Transplantation

Gute Prognose auch bei Nieren zweiter Wahl

Der langfristige Erfolg einer Leichennieren-Transplantation ist schlechter, wenn der Organspender nur den erweiterten Kriterien genügt. Durch geeignete Empfängerauswahl kann das Ergebnis aber erheblich verbessert werden.

Von Beate Schumacher Veröffentlicht:
Auch mit Organen von älteren oder kranken Spendern sind gute Transplantationsergebnisse zu erzielen.

Auch mit Organen von älteren oder kranken Spendern sind gute Transplantationsergebnisse zu erzielen.

© Jan-Peter Kasper / dpa

PARIS. Aufgrund des Mangels an Spenderorganen stammen in Europa heute schon bei etwa 50 Prozent der Leichennieren-Transplantationen die Organe von Spendern, die nicht die Standardkriterien erfüllen (standard criteria donors, SCD).

Spender mit erweiterten Kriterien (expanded criteria donors, ECD) haben entweder schon das 60. Lebensjahr erreicht oder sie sind zwischen 50 und 59 Jahre alt, leiden aber bereits an Gefäßerkrankungen.

Ausschlaggebend für das Langzeitergebnis einer Nierentransplantation mit ECD-Organen sind, einer französischen Studie zufolge, vor allem zwei Faktoren - die Anwesenheit von donorspezifischen Anti-HLA-Antikörpern (donor specific antibody, DSA) beim Empfänger zum Zeitpunkt der Transplantation und die Länge der kalten Ischämiezeit.

Sofern die Rezipienten keine DSA aufweisen und die Ischämiezeit unter 12 Stunden bleibt, ist das Transplantatüberleben ähnlich gut wie mit SCD-Organen (BMJ 2015; 351: h3557).

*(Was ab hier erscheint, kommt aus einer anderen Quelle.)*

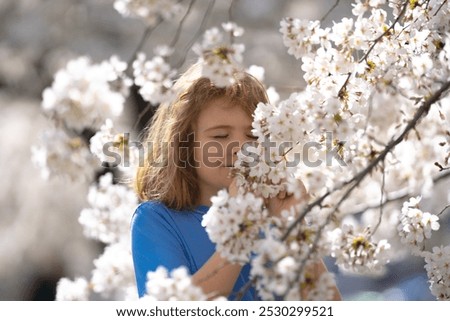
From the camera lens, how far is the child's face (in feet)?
5.91

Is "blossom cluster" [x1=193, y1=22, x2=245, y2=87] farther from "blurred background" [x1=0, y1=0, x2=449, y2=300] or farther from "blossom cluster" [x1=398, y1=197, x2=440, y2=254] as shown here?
"blurred background" [x1=0, y1=0, x2=449, y2=300]

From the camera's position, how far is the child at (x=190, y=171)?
5.73ft

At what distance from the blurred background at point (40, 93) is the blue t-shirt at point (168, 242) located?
2.15 meters

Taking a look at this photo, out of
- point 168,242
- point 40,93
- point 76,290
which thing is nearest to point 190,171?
point 168,242

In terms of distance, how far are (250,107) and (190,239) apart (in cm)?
34

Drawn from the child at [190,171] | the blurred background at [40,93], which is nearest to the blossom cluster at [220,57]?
the child at [190,171]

Die Studienautoren um Olivier Aubert vom INSERM in Paris empfehlen daher, speziell bei der Verteilung von ECD-Nieren diese beiden Kriterien stärker zu berücksichtigen.

Mehrheit lebt nach sieben Jahren noch

Die Ärzte haben den Erfolg von 2763 Transplantationen ausgewertet, die zwischen 2004 und 2011 vorgenommen worden waren. 916 Patienten (33,2 Prozent) hatten ECD-Nieren erhalten.

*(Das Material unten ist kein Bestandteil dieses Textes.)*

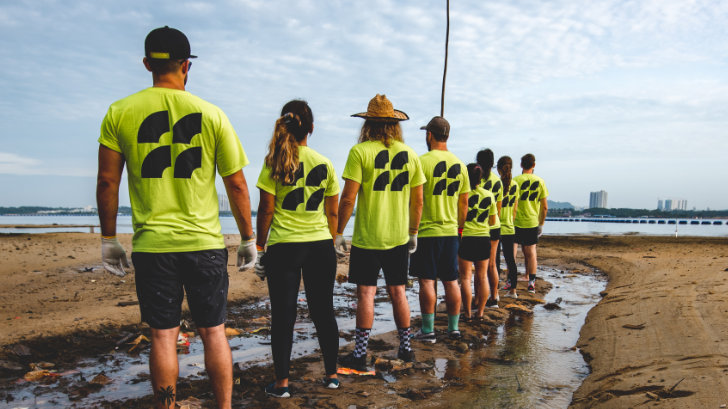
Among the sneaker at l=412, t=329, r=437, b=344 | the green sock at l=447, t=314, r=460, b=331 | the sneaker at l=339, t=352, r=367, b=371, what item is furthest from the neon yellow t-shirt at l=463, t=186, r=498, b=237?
the sneaker at l=339, t=352, r=367, b=371

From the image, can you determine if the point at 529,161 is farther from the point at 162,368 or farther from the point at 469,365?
the point at 162,368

Nach sieben Jahren lebten noch 80 Prozent von ihnen mit dem Spenderorgan. In der Gruppe mit SCD-Nieren war dies bei 88 Prozent der Patienten der Fall.

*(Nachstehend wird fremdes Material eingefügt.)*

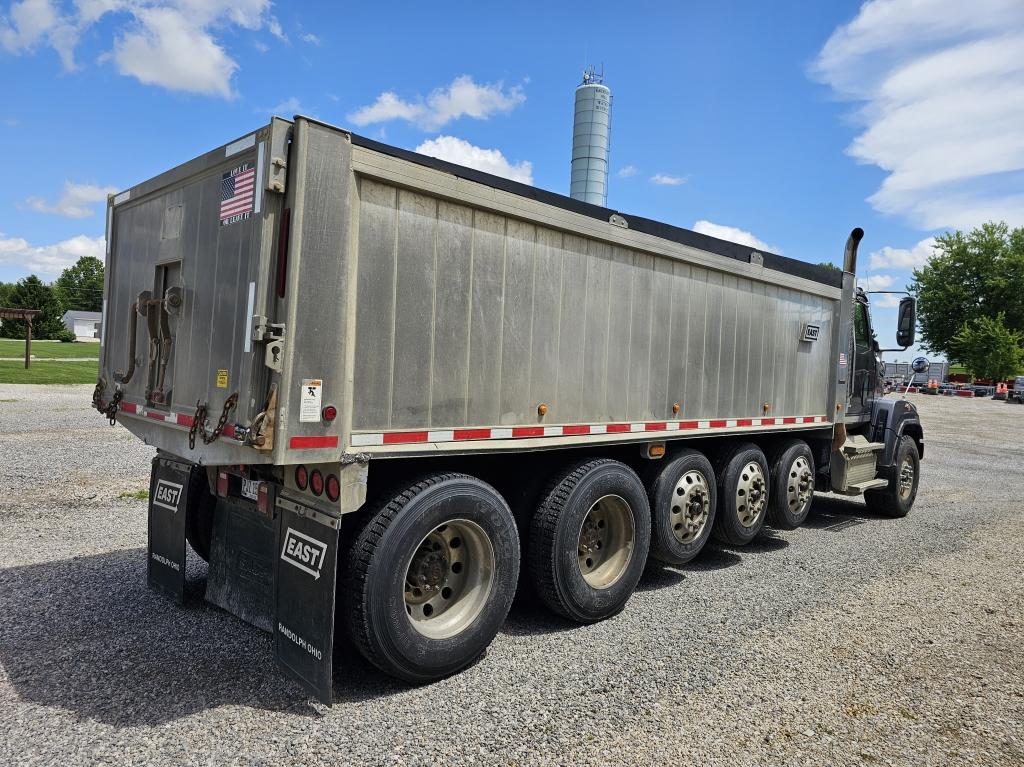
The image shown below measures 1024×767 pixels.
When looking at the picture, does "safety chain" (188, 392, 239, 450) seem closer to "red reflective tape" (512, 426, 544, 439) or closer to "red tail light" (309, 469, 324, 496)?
"red tail light" (309, 469, 324, 496)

Die Prognose der ECD-Patienten war besonders schlecht, wenn ihr Serum am Tag der Organverpflanzung positiv auf zirkulierende DSA getestet worden war (mittlere Floureszenzintensität über 500 Einheiten).

Die mittlere Lebenszeit einer ECD-Niere bei einem DSA-positiven Empfänger lag bei 4,6 Jahren - gegenüber 9,5 Jahren bei einem DSA-negativen Empfänger. Das Sieben-Jahres-Überleben betrug 44 versus 85 Prozent.

Zum Vergleich: Bei Patienten mit SCD-Nieren lag das Sieben-Jahres-Überleben bei 73 Prozent mit DSA und bei 90 Prozent ohne DSA. Damit war das Risiko, die Niere binnen sieben Jahren zu verlieren, bei DSApositiven ECD-Patienten 4,4-mal so hoch wie bei DSA-negativen und sogar 5,6-mal so hoch wie bei allen anderen Patienten zusammen.

Schon ein Jahr nach der Transplantation hatten die Nieren in der ECD-Gruppe mit DSA den stärksten Funktionsverlust. Auch die histologische Beurteilung fiel bei ihnen deutlich schlechter aus als bei ECD-Patienten ohne DSA.

Ob es zu einem Transplantatversagen kam, war bei ECD-Nieren außer vom Nachweis von DSA hauptsächlich von der kalten Ischämiezeit abhängig: Wenn die Konservierungszeit zwischen 12 und 24 Stunden lag, war das Risiko um den Faktor 2,5, bei Zeiten über 24 Stunden um den Faktor 3,8 erhöht.

Der Nachweis zirkulierender DSA am Tag der Operation ging mit einem 4,6-fach erhöhten Risiko einher. Dabei waren höhere DSA-Spiegel mit höheren Risiken für den Transplantatverlust verknüpft.

Im Gegensatz dazu hatte die bioptische Beurteilung der Spenderniere vor der Übertragung keinen eigenständigen Wert bei der Abschätzung der Prognose.